In our measurements, we use prior knowledge about the object position to limit the scan length and therefore overall measurement time. We note, however, that the approximate position of objects of interest in the scene can be instead gained using conventional single photon LiDAR as all the same components are present here (pulsed laser, single photon detector, TCSPC). The axial resolution demonstrated here can be increased further by the use of pulses of shorter duration. It then also becomes important to consider the effects of chromatic dispersion from propagation within the air and fibers which will broaden the pulse. We note, however, that the 100 fs pulse discussed here will only broaden by around 14 fs for 100 m propagation in air due to second order dispersion [18,19]. This can be compensated within either the signal or reference arm and could be optimised without any prior knowledge of the propagation distance.

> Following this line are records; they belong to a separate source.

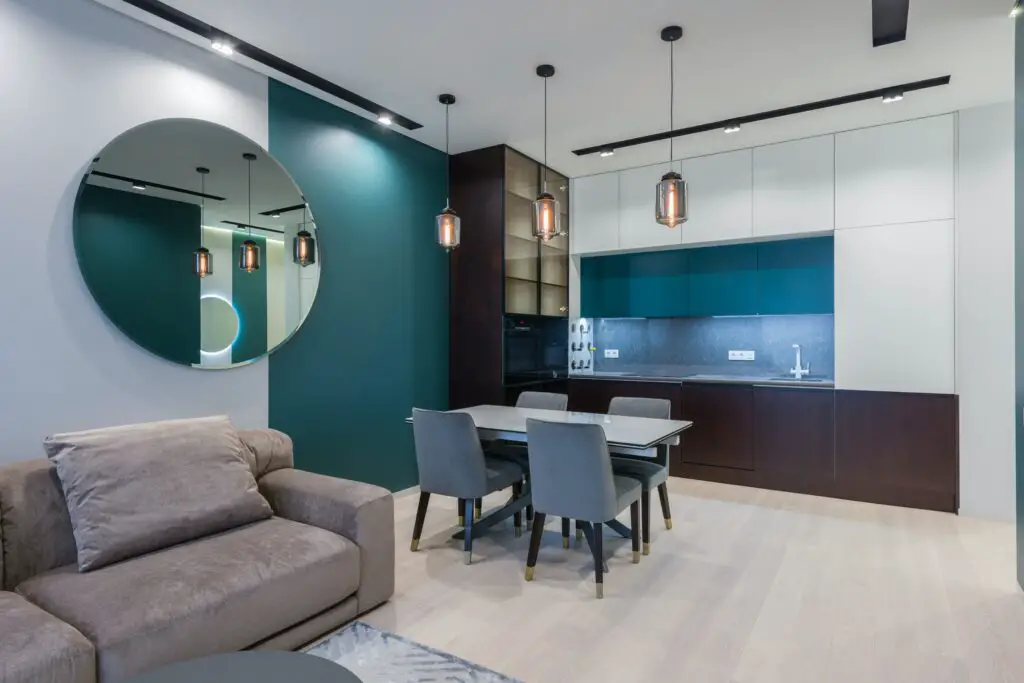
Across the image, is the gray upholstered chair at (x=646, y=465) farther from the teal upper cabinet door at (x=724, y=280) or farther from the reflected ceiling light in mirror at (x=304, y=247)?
the reflected ceiling light in mirror at (x=304, y=247)

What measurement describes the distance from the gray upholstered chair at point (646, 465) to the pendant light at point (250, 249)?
8.32 feet

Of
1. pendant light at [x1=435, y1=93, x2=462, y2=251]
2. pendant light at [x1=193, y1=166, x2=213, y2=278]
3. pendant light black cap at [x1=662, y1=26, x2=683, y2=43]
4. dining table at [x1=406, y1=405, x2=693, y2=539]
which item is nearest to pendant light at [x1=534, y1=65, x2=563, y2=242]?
pendant light at [x1=435, y1=93, x2=462, y2=251]

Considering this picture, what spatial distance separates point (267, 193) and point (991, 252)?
4986 mm

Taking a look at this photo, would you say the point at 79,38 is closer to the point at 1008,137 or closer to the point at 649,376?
the point at 649,376

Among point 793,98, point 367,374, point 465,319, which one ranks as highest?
point 793,98

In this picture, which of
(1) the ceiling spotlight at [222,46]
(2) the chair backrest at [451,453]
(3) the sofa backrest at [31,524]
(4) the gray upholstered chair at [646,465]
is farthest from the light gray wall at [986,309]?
(3) the sofa backrest at [31,524]

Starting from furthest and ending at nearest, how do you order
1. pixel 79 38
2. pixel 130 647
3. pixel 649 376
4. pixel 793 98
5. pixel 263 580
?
pixel 649 376 < pixel 793 98 < pixel 79 38 < pixel 263 580 < pixel 130 647

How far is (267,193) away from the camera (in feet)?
11.6

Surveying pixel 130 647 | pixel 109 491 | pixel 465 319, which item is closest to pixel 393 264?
pixel 465 319

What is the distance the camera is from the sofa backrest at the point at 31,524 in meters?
2.11

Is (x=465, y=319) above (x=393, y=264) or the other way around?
the other way around

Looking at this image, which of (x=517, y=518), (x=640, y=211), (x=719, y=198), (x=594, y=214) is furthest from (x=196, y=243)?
(x=719, y=198)

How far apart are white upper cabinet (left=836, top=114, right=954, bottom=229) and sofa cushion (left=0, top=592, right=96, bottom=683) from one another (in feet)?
17.1

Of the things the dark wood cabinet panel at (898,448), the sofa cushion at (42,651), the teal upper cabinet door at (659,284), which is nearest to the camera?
the sofa cushion at (42,651)
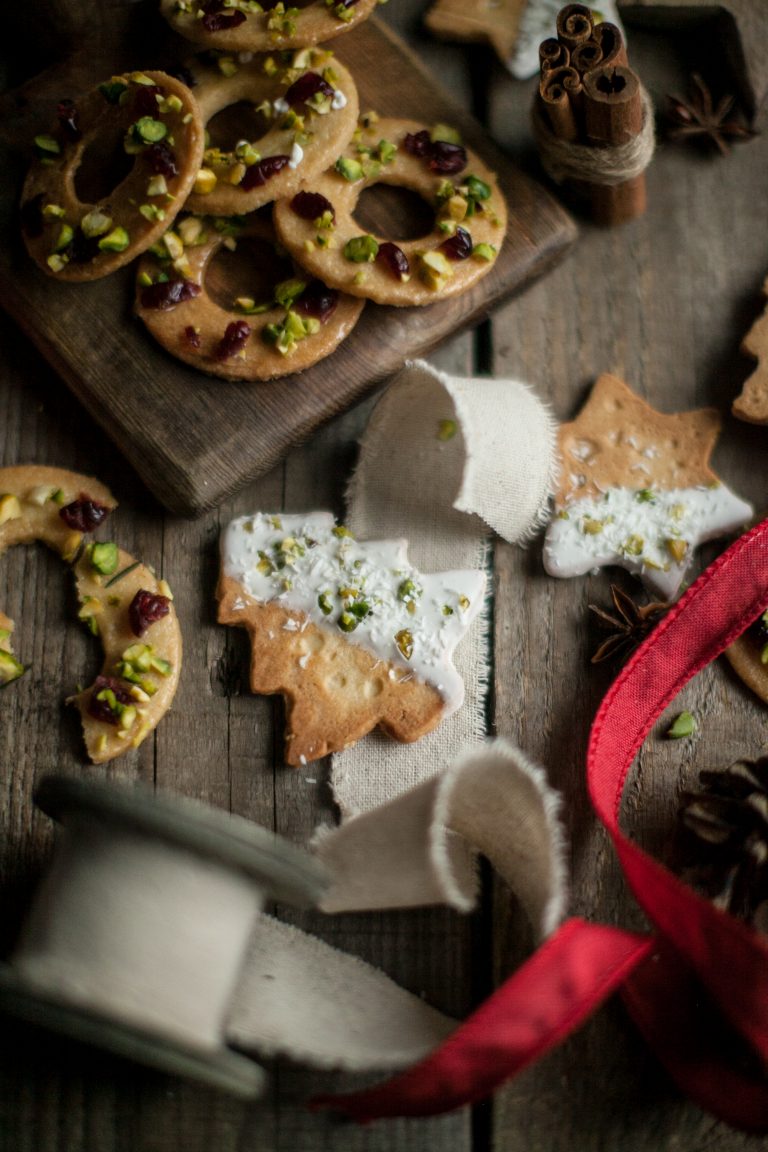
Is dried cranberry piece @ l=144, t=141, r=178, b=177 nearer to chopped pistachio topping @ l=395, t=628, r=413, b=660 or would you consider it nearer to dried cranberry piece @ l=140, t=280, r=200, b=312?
dried cranberry piece @ l=140, t=280, r=200, b=312

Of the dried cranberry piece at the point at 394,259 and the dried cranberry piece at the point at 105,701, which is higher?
the dried cranberry piece at the point at 394,259

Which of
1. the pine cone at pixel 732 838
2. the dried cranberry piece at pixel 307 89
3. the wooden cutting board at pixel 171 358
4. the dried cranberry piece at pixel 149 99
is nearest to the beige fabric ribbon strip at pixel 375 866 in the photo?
the wooden cutting board at pixel 171 358

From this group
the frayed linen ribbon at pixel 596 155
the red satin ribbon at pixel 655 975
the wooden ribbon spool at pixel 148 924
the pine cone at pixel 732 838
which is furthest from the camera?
the frayed linen ribbon at pixel 596 155

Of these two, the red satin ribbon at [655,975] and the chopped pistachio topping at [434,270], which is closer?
the red satin ribbon at [655,975]

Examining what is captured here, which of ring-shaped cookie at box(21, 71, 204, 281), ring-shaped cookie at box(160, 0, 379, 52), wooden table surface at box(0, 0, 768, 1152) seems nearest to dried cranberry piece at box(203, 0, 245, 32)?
ring-shaped cookie at box(160, 0, 379, 52)

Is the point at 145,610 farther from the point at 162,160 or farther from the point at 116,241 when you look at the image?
the point at 162,160

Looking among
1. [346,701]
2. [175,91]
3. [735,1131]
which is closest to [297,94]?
[175,91]

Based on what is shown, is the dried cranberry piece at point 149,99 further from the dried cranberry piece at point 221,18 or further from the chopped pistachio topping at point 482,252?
the chopped pistachio topping at point 482,252
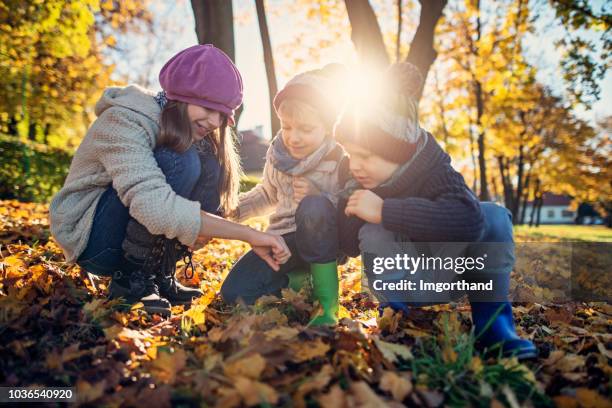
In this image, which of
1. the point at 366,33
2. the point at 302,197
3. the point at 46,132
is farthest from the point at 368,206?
the point at 46,132

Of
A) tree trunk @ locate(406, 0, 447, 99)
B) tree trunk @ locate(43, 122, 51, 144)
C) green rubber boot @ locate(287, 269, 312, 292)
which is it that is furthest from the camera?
tree trunk @ locate(43, 122, 51, 144)

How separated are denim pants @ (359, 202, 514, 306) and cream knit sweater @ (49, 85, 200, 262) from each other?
823 mm

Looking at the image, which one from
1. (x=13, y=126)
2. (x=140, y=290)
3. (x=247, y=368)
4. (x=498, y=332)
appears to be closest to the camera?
(x=247, y=368)

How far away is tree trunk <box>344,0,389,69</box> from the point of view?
20.0 ft

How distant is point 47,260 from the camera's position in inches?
109

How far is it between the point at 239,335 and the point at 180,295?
3.29ft

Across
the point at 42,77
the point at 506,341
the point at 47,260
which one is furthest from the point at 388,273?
the point at 42,77

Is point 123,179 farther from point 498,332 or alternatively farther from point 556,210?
point 556,210

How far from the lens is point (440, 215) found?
1750 millimetres

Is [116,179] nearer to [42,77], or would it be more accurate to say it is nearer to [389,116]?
[389,116]

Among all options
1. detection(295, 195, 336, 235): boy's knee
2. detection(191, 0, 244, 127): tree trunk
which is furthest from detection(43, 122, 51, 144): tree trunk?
detection(295, 195, 336, 235): boy's knee

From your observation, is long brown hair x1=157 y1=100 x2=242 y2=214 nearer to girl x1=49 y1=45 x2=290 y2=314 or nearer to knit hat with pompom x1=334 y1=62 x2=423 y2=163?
girl x1=49 y1=45 x2=290 y2=314

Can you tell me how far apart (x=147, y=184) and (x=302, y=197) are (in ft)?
2.59

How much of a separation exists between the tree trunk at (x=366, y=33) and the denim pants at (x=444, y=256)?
4653 mm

Although the measurement shown in Fig. 2 required over 10 hours to acquire, this can be greatly reduced by using our proposed multiple-pulse correlation method to just 36 s. Further improvements can be achieved by the removal of the transverse scanning elements in favour of a full-field imaging system. Full-field OCT is routinely performed and it is only the addition of the correlation measurements that would be required to extend this to the approach presented here. To achieve this, cameras which are able to distinguish $g^{(2)}$ from individual photon correlations at a high rate is preferable. Recent advancements using SPAD cameras have proven to be a promising candidate for this [20]. Full-field imaging with HOM interference has been recently demonstrated using SPAD cameras, the scheme however relied on the spatial correlation between photon pairs from an SPDC source [21]. The same method can be adapted for our LiDAR scheme by using spatially correlated light sources.

6. Conclusions

We demonstrate a new method for LiDAR using intensity correlation based interferometry with the depth resolution of an OCT system. We have shown imaging capabilities with the ability to discern two different depth objects at the same pixel down to separations of 70 $\mu$m. Our approach has applications not only for high-precision LiDAR, but also in other ToF sensing systems where one wishes to measure the full temporal distribution of light pulses with high resolution such as imaging through scattering media and Non-Line-of-Sight imaging.